- VHS cover
- Genre: Drama
- Written by: Jo Lynne Michael Paul Haggard Jr. Susan Title
- Directed by: Steven Hilliard Stern
- Starring: Ted Wass Phoebe Cates Pamela Bellwood
- Music by: Fred Karlin
- Country of origin: United States
- Original language: English

Production
- Executive producer: Frank von Zerneck
- Cinematography: Isidore Mankofsky
- Editors: Mike Hill Gregory Prange
- Running time: 100 minutes
- Production company: Moonlight Productions

Original release
- Network: ABC
- Release: March 6, 1983

= Baby Sister (film) =

Baby Sister is a 1983 American made-for-television drama film directed by Steven Hilliard Stern.
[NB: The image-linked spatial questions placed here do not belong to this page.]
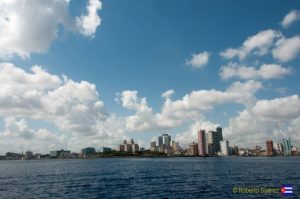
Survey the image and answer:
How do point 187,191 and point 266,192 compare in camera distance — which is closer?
point 266,192

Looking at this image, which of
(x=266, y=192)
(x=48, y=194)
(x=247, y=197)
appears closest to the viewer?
(x=247, y=197)

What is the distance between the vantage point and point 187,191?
68.6m

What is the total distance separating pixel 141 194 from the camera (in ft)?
215

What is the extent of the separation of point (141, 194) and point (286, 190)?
31277mm

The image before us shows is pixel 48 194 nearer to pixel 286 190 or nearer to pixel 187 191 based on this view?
pixel 187 191

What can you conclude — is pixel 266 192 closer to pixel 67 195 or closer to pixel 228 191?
pixel 228 191

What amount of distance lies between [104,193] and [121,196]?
616 cm

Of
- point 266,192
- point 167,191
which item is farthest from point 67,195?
point 266,192

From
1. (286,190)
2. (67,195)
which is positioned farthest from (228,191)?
(67,195)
The film, which stars Phoebe Cates, Ted Wass and Pamela Bellwood, centers on a 19-year-old woman who starts an affair with her older sister's boyfriend and premiered on ABC on March 6, 1983.

==Plot==
Annie Burroughs is a wild 19-year-old who has just dropped out of college. Fearing to face her father, she packs her stuff and moves in with her older sister Marsha, who runs her own gallery in Los Angeles. Marsha is in a relationship with David Mitchell, a 31-year-old doctor who dreams of having his own private practice. Although they are very happy together, David isn't glad Marsha is spending so much time on work. Meanwhile, Annie immediately settles in the big city, landing a job as a receptionist at David's clinic. Although at first it is innocent and playful, Annie and David start flirting with each other.
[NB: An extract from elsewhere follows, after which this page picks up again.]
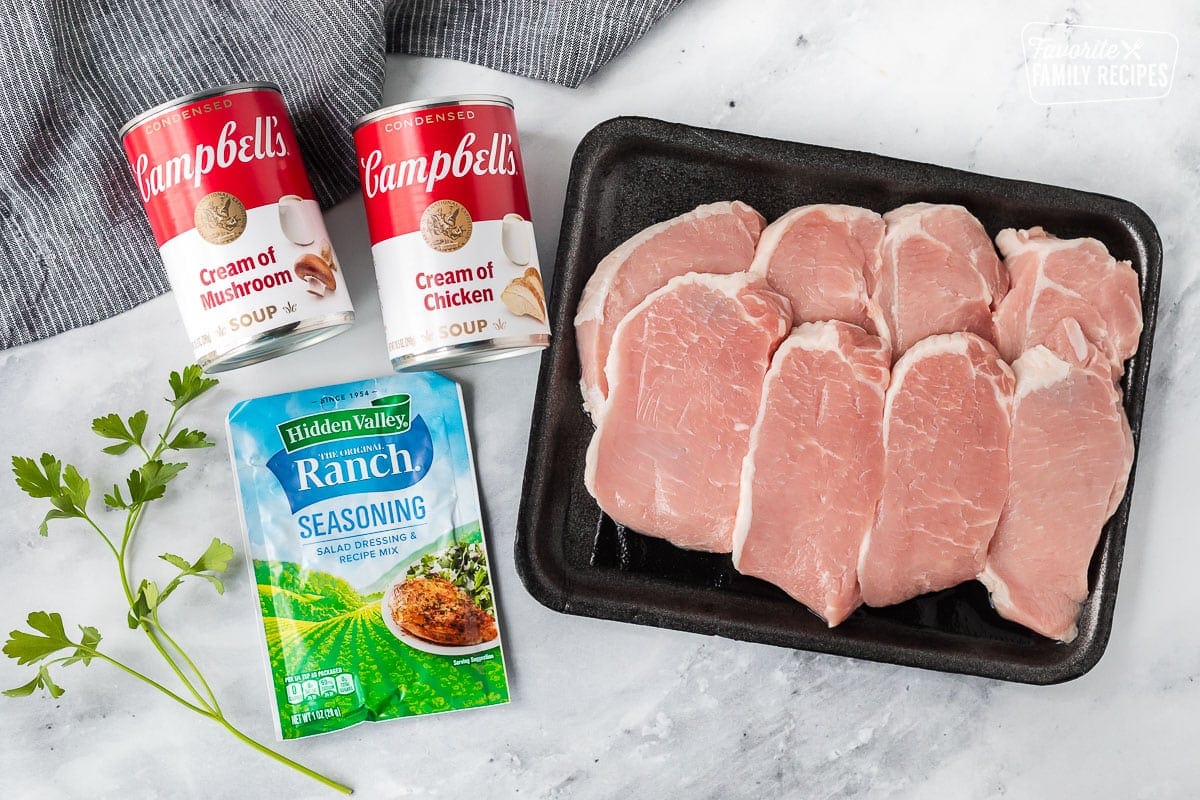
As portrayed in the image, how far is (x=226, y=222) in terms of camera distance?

A subplot focuses on the relationship between Annie and her father Tom. When she was still a child, Annie witnessed the death of her mother. She was crossing the street when a car suddenly drove toward her. Her mother, trying to save her, ran on the street and pushed Annie away, after which she was fatally hit by the car herself. Ever since, she and Tom do not get along well. Annie feels that her father blames her for her mother's death.

Annie once wanted to become a painter, just like her mother, but after her death she became isolated and gave up that dream. One night, David fails to save the life of his patient Billy, who has committed suicide. Annie witnesses his death and is reminded of her own mother. Both feeling very emotional, Annie and David end up kissing each other. The next day, Annie feels guilty, but David assures her it was only an innocent kiss. One night, Tom is throwing a family party. Annie gives him a self-made painting, but the style reminds him too much of her mother's, which upsets him. They end up getting into a fight, after which Annie leaves.

The next evening, Annie serves as a replacement for Marsha, who was supposed to attend a play with David, but wasn't able to make it. At first, they feel uncomfortable, but they end up having sex together. Although they both feel guilty, they can't suppress their sexual attraction and start an affair. He plans on telling Marsha the truth, but Annie discourages him from doing so, afraid to hurt her sister's feelings. Unable to face her sister anymore, she decides to return to college after attending Marsha's gallery opening.

David tries to prevent Annie from leaving, telling her he is in love with her. They kiss each other in the clinic, until he is suddenly attacked by one of his drug addicted clients. He ends up getting severely injured and Annie brings him to the hospital. The truth about the affair comes out when Marsha visits the hospital and is told by a nurse David's 'girlfriend' helped him to the hospital. Upon confronting her, Annie admits to being in love with him. David takes all the blame on him and advises Marsha not to turn her back on Annie. In the end, just before leaving L.A., Annie is reconciled with both Marsha and her father, the latter assuring her she is not responsible for her mother's death.

==Cast==
- Phoebe Cates as Annie Burroughs
- Ted Wass as David Mitchell
- Pamela Bellwood as Marsha Burroughs
- Efrem Zimbalist Jr. as Tom Burroughs
- Virginia Kiser as Mrs. Strauss
- Jill Jacobson as Jessie
- Ed Lottimer as Buddy
- Ed Hooks as Counselor
- Ta-Tanisha as Night Nurse
- Thomas F. Duffy as Michael Fancher

==Production==
The original title of the film was Tainted Love.